Top of Passage to read

The budget proposal would allocate $13 billion to combat an opioid crisis that’s sweeping the US. (It’s a serious crisis; opioids are killing so many people that life expectancy is going down in the US.) But overall, the Department of Health and Human Services is getting a 21 percent cut from 2017 levels. The budget also offers more funding for combating infectious diseases, though it cuts $236 billion in Medicare spending.
In many ways, it’s a stronger science budget than last year, according to Matt Hourihan, who runs the Budget and Policy Program at the American Association for the Advancement of Science. Environmental research is being hit the hardest, but the big agencies like the National Institutes of Health and NASA are protected.
Today’s request isn’t set in stone. “A lot of presidents’ budgets are ignored. But I would expect this one to be completely irrelevant and totally ignored,” Jason Furman, a top economic adviser to President Barack Obama, told The Associated Press. “In fact, Congress passed a law last week that basically undid the budget before it was even submitted.”
That said, the budget serves as a look into the president’s priorities. Here are highlights for how Trump’s proposed budget would affect health and the environment:
HEALTH AND HUMAN SERVICES
The budget suggests allocating $13 billion in new spending to fight opioid abuse, meaning $3 billion in 2018 and $10 billion the next year. It’s an acknowledgment of the opioid epidemic that Trump declared a public health emergency back in October. This money will go toward expanding coverage of medication-assisted treatment and helping states monitor and track clinics that prescribe a high number of opioids.
The budget also proposes spending $40 million on a new Centers for Disease Control and Prevention initiative to eliminate infectious diseases. However, it proposes eliminating $451 million in health training programs that “lack evidence” that they improve the health workforce, as well as cuts of $236 billion in Medicare spending.
DEPARTMENT OF ENERGY
The proposal suggests a budget of $29 billion for the Department of Energy, about 3 percent lower than 2017 levels. It also proposes reducing funding for a loan program that supports clean energy projects, and research programs that support creating high-tech vehicles and more efficient vehicles.
The budget suggests entirely eliminating the Advanced Research Projects Agency (ARPA-E), a well-known agency that funds energy-related research projects that focus on, among other things, efficient heating and plant-based fuels.
“completely irrelevant and totally ignored”

Bottom of Passage to read
Top of Records

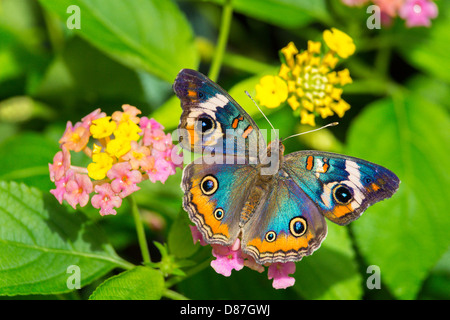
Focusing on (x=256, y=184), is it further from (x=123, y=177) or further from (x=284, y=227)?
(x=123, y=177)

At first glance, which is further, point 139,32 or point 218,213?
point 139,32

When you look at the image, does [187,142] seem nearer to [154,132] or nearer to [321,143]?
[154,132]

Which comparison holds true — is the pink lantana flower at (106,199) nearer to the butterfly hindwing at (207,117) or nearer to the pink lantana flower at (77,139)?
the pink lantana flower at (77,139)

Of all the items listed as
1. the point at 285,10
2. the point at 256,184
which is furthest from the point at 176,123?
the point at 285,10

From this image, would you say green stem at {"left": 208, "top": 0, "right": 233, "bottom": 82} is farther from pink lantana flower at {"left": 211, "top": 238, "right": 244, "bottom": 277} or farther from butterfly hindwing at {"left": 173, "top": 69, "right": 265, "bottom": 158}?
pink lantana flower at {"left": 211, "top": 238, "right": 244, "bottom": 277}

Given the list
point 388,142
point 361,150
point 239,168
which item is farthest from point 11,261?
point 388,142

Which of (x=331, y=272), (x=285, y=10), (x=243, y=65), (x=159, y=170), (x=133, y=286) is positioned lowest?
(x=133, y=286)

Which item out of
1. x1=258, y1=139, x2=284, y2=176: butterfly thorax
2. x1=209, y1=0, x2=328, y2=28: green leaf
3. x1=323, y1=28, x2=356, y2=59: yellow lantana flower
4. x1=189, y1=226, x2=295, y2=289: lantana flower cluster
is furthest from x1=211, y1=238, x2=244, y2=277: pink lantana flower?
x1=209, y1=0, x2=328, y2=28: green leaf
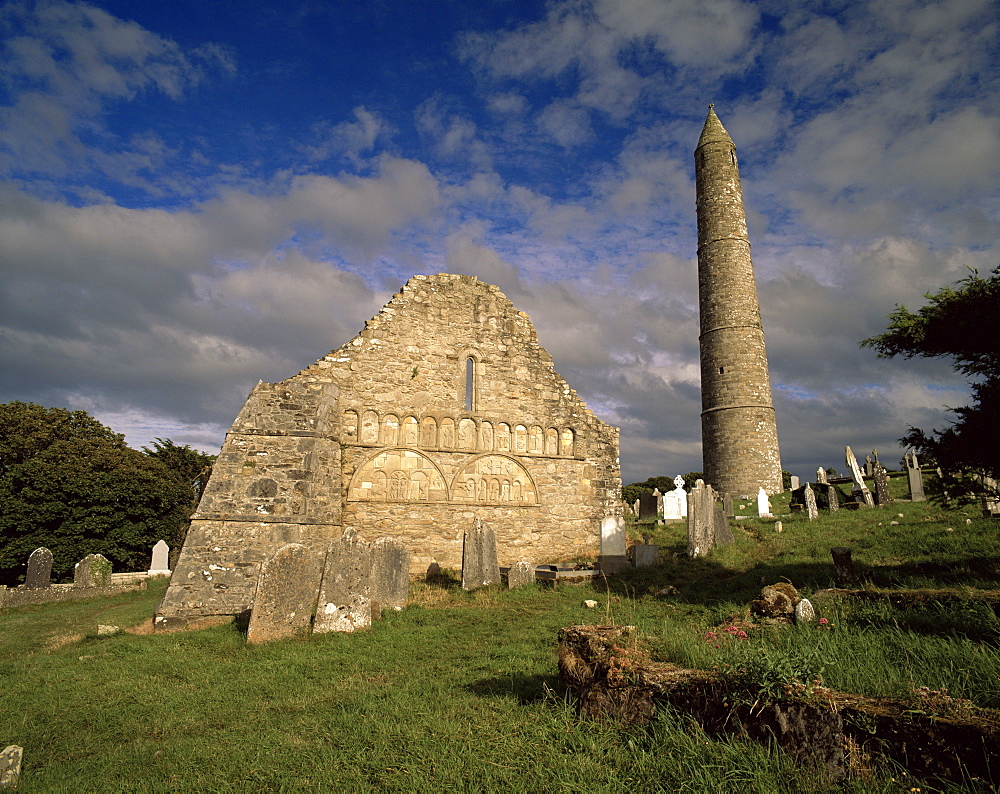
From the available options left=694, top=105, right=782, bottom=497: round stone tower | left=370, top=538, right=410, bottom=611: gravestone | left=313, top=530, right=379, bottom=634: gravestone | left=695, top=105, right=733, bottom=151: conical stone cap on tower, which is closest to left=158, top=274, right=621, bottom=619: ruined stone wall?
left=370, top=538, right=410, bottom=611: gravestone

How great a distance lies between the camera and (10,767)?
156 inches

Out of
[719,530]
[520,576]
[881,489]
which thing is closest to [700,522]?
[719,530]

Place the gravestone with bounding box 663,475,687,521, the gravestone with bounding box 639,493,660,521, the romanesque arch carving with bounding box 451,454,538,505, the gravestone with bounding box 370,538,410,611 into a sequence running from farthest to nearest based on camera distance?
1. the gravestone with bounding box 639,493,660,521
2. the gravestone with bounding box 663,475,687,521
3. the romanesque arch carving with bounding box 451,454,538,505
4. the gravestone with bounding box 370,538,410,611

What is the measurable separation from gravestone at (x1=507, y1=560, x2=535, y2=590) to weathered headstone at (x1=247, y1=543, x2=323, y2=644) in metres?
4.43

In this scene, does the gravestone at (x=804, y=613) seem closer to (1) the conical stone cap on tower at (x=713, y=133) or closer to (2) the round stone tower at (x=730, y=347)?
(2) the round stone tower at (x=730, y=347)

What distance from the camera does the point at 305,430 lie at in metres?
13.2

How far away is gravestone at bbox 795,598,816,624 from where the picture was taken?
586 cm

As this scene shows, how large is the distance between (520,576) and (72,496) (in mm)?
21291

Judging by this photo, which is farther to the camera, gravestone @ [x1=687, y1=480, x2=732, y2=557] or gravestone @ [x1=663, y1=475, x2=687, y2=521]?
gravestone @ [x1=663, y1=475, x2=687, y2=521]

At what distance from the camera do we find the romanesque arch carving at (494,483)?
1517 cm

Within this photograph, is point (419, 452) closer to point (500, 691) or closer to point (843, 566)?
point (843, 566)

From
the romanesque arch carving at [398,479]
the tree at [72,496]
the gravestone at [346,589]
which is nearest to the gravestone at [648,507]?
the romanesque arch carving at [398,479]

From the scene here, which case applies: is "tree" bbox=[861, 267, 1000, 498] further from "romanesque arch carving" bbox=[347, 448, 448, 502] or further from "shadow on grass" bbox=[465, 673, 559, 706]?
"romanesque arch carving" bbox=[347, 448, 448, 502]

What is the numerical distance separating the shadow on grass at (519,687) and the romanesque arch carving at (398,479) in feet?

Bottom of Records

* Your tasks:
1. In the budget article, how is the $13 billion for fighting opioid abuse divided between years?
2. Pick up the budget article where it ends and write the next few paragraphs.
The listing isn't needed for any of this work.

* Responses by task:
1. $3 billion in 2018 and $10 billion the next year.

2.
ENVIRONMENTAL PROTECTION AGENCY
The Trump administration is requesting $5.4 billion for the EPA — a 34 percent cut from the 2017 enacted budget. That includes steep cuts to the grants the EPA provides to states to help implement environmental regulations like the Clean Air Act and the Clean Water Act. The administration also wants to cut the funds used by the EPA to clean toxic Superfund sites by 30 percent, to “encourage private investment in cleanup activities.” The budget request also calls for the elimination of climate change and marine pollution programs, which the administration calls “lower priority.”
NATIONAL OCEANIC AND ATMOSPHERIC ADMINISTRATION
The budget suggests eliminating “lower priority” NOAA programs such as the Pacific Coastal Salmon Recovery Fund dedicated to saving salmon; the Coastal Zone Management Grants, which addresses issues like climate change and ocean planning; the Office of Education; and the Sea Grant, which supports research into lakes and oceans.
DEPARTMENT OF HOMELAND SECURITY
Despite a record hurricane season in 2017, the budget proposes cutting funding for the National Flood Insurance Program’s Flood Hazard Mapping Program. The program, part of the Federal Emergency Management Agency, maintains flood maps and communicates flood risks to local residents.
Trump’s budget plans to end direct funding for the International Space Station by 2025, while instructing NASA to focus on sending astronauts back to the Moon by the mid-2020s. Although NASA’s budget would increase to $19.892 billion, from $19.519 billion in 2018, very little money is provided for all of the hardware needed for a lunar mission. The budget request also slashes Earth Science research, and eliminates NASA’s Education program, which funds grants and scholarship programs for students. The budget would also eliminate the WFIRST mission, which includes the development of a new space-based telescope to study dark energy and planets that reside outside our Solar System.